TEXTO DO EXERCÍCIO:
O presidente do Conselho Distrital de Saúde da Bahia, Sérgio Bute, diz que a função tem sido exercida de forma improvisada por 19 servidores públicos. Sem motoristas suficientes, diz ele, muitos pacientes deixaram de ser levados ao hospital, e as visitas de equipes de saúde às aldeias ficaram menos frequentes.
“Isso tem contribuído com a questão da mortalidade”, afirma. Ele diz que houve casos em que moradores dirigiram as picapes da Sesai para que pacientes pudessem ser atendidos na cidade.
O Ministério da Saúde afirma que o contrato foi encerrado ao fim de seu período de vigência. “O processo de licitação, seguindo recomendação do Ministério Público Federal, está em andamento. Enquanto isso, o DSEI Bahia disponibilizou servidores para realizar tal função em caráter temporário. Além disso, foi autorizada a contratação emergencial de motoristas e garantido o recurso para que o DSEI possa manter o atendimento adequado até a finalização da licitação para a contratação regular do serviço”, diz a nota oficial.

INSTRUÇÃO DA TAREFA 1:
Com base no texto do exercício, explique por que muitos pacientes deixaram de ser levados ao hospital.
INSTRUÇÃO DA TAREFA 2:
Quem é o presidente do Conselho Distrital de Saúde da Bahia, segundo o texto do exercício?
INSTRUÇÃO DA TAREFA 3:
Segundo a nota oficial citada no texto do exercício, que providências foram tomadas enquanto o processo de licitação está em andamento? Liste todas.
Responda com base somente no texto do exercício.

[Trechos de um conjunto de dados]
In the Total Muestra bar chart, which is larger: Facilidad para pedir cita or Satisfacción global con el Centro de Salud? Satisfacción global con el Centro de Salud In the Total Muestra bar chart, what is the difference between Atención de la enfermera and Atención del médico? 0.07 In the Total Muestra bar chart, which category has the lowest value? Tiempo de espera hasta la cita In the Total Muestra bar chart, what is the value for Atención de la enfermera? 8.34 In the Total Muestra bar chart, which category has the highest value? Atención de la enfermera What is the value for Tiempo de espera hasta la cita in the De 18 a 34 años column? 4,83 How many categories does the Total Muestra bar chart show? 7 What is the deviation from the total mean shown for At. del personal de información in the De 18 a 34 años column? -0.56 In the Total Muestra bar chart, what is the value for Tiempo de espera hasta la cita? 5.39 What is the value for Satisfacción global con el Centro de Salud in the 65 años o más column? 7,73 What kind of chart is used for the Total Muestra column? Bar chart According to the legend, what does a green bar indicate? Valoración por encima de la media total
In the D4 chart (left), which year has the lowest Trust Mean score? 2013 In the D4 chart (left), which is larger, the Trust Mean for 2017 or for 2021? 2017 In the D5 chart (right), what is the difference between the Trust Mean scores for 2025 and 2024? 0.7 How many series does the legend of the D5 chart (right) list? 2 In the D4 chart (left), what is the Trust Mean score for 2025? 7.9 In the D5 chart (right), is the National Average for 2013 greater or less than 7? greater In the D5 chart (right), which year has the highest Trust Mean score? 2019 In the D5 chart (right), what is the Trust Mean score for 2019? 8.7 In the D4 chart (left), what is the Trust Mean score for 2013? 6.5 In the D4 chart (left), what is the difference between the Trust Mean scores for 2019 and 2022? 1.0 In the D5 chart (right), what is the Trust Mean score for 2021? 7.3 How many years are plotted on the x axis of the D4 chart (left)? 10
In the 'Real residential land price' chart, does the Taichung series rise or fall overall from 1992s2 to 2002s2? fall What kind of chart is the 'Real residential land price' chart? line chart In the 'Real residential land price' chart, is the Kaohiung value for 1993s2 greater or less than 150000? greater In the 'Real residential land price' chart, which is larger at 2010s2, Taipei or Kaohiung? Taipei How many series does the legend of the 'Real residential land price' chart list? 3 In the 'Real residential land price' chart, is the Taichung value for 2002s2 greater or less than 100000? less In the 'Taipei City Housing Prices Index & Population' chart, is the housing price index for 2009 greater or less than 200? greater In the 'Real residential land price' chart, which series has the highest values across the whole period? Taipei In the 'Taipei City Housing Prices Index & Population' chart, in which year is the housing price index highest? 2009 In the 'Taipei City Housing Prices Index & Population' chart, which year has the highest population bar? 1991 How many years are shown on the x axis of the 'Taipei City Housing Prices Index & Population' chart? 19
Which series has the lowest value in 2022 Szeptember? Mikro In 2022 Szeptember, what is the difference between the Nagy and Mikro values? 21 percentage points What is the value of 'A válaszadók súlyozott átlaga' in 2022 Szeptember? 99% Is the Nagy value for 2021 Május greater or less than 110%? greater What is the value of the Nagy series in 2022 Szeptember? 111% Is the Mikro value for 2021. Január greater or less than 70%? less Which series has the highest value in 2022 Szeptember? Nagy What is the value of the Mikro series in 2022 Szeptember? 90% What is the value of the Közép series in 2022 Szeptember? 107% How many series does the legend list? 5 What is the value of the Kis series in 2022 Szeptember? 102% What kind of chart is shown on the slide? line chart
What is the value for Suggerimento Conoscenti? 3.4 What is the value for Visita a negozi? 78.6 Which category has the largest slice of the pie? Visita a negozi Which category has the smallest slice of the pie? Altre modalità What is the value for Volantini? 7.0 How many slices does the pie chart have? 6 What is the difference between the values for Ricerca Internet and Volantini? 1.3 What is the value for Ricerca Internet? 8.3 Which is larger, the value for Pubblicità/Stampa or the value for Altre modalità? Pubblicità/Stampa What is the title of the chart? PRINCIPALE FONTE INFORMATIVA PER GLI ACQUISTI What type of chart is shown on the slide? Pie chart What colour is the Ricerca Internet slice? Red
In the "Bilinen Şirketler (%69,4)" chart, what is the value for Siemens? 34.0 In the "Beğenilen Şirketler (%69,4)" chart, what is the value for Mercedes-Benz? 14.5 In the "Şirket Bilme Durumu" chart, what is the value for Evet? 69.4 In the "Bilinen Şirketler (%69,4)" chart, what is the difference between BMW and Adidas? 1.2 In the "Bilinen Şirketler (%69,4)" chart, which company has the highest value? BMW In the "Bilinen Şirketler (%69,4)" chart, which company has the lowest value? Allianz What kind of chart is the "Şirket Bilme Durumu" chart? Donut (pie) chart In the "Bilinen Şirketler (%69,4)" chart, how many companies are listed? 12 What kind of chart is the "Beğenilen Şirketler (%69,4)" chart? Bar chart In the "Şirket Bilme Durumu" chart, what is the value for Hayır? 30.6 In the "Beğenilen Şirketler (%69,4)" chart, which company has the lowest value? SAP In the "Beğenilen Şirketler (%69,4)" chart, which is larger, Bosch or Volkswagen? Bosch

RESPOSTA DO EXERCÍCIO 1:
Segundo Sérgio Bute, faltam motoristas suficientes. A função tem sido exercida de forma improvisada por 19 servidores públicos.

RESPOSTA DO EXERCÍCIO 2:
Sérgio Bute.

RESPOSTA DO EXERCÍCIO 3:
- O DSEI Bahia disponibilizou servidores para realizar a função em caráter temporário.
- Foi autorizada a contratação emergencial de motoristas.
- Foi garantido o recurso para que o DSEI possa manter o atendimento adequado até a finalização da licitação.